The statute under review by the court in People v. Brazee, 183 Mich., 261, supra, authorized the revocation of the license by the commissioner of labor whenever, in his judgment, after full hearing, the licensed agency shall have violated any of the provisions of the act; and yet it was held’ that notwithstanding this language the courts have authority to review the conclusion of the commissioner if exercised arbitrarily.
Similar language is found in the statute under review in Mutual Film Corporation v. Ohio Industrial Commission, supra.
In the case of Harmon v. State of Ohio, 66 Ohio St., 249, the act of the general assembly of Ohio providing for the licensing of steam engineers was held invalid because it was held to grant legislative power and contained no criterion for deter*128mining when an applicant was “trustworthy and competent.” The decision just cited is not in conflict with those heretofore cited in this opinion. Indeed, the case was cited in 236 U. S., 246, and held to be distinguishable from the case involving the statute establishing a board of censorship of motion picture films. We think it is also distinguishable from the case at bar.

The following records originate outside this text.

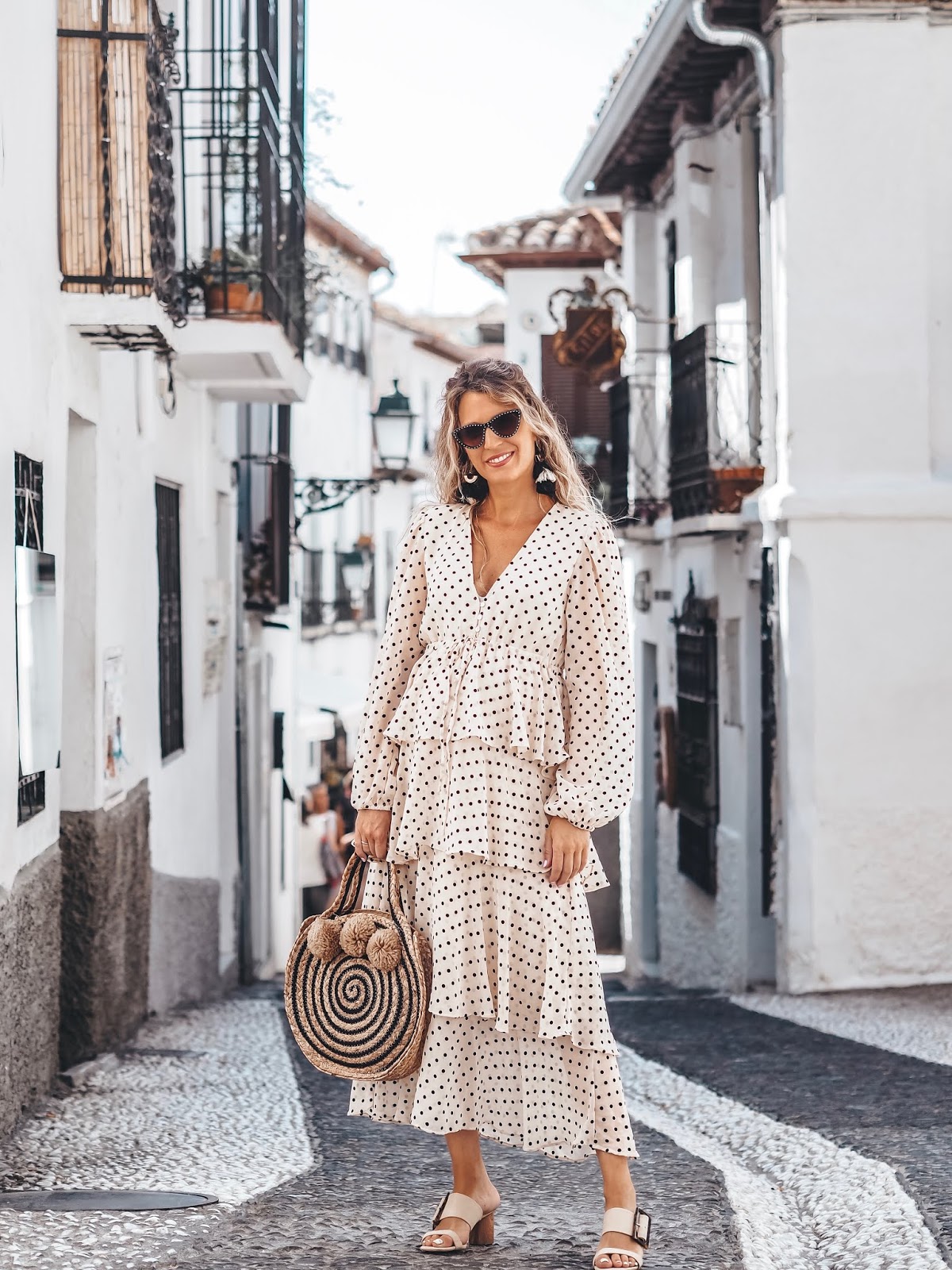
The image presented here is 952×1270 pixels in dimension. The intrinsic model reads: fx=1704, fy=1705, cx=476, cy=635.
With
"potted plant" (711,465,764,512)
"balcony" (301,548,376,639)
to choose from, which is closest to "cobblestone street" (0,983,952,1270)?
"potted plant" (711,465,764,512)

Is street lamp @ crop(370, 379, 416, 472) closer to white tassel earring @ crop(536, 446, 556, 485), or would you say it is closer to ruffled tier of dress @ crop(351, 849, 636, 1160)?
white tassel earring @ crop(536, 446, 556, 485)

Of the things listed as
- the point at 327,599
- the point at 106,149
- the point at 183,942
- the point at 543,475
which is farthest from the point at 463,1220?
the point at 327,599

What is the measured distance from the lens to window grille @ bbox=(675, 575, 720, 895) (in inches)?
478

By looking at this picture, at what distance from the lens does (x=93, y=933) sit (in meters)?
6.92

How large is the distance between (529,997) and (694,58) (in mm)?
9090

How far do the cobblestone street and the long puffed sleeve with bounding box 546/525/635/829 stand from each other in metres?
1.02

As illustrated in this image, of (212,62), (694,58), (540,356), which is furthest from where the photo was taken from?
(540,356)

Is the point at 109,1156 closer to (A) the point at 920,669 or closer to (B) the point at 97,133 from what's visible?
(B) the point at 97,133

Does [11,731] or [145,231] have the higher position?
[145,231]

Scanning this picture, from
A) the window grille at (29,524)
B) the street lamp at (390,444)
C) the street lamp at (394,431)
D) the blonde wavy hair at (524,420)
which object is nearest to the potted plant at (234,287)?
the window grille at (29,524)

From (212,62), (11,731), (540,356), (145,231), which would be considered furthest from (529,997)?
(540,356)

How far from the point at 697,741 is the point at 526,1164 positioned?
7.82 m

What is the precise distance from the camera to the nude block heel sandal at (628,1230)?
3.62 m

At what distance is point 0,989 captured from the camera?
5230 mm
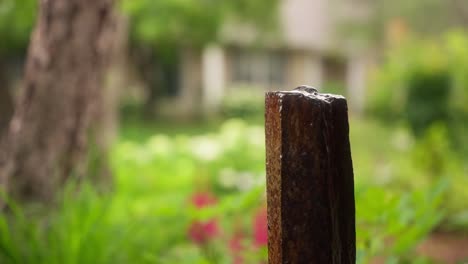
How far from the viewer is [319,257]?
3.45 feet

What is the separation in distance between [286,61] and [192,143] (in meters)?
19.3

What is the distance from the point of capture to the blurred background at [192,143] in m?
2.31

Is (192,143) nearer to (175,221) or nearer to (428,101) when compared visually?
(428,101)

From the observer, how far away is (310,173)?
104 cm

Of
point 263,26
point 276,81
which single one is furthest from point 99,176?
point 276,81

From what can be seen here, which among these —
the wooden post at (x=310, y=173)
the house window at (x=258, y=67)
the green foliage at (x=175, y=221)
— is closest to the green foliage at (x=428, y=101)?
the green foliage at (x=175, y=221)

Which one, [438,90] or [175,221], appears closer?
[175,221]

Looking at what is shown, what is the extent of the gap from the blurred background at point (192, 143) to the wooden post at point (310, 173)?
457mm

The liquor license code (103 Ohio Laws, 222) provides that a license shall not be granted to a person who is not a citizen of the United States or who is not of good moral character. This phrase “good moral character” has been used so many times in statutes and decisions of the courts that it would seem to be unnecessary to attempt any definition. Indeed the term defines itself as accurately as the legislature could define it by any other terms it might employ.
In Rose v. Baxter et al., 7 N. P., N. S., 132, Judge Dillon had under consideration a statute authorizing the revocation of a physician’s certificate for gross immorality, and reached the conclusion that the expression “gross immorality” was not so indefinite as to render the act invalid. We think the reasoning of the court in that case is sustained by the authorities already cited.
We are unanimously of the opinion that the statute under review is not in violation of any provision in either the state or federal constitution, and the judgment will be affirmed.
Judgment affirmed.
Chittenden and Kinkade, JJ., concur.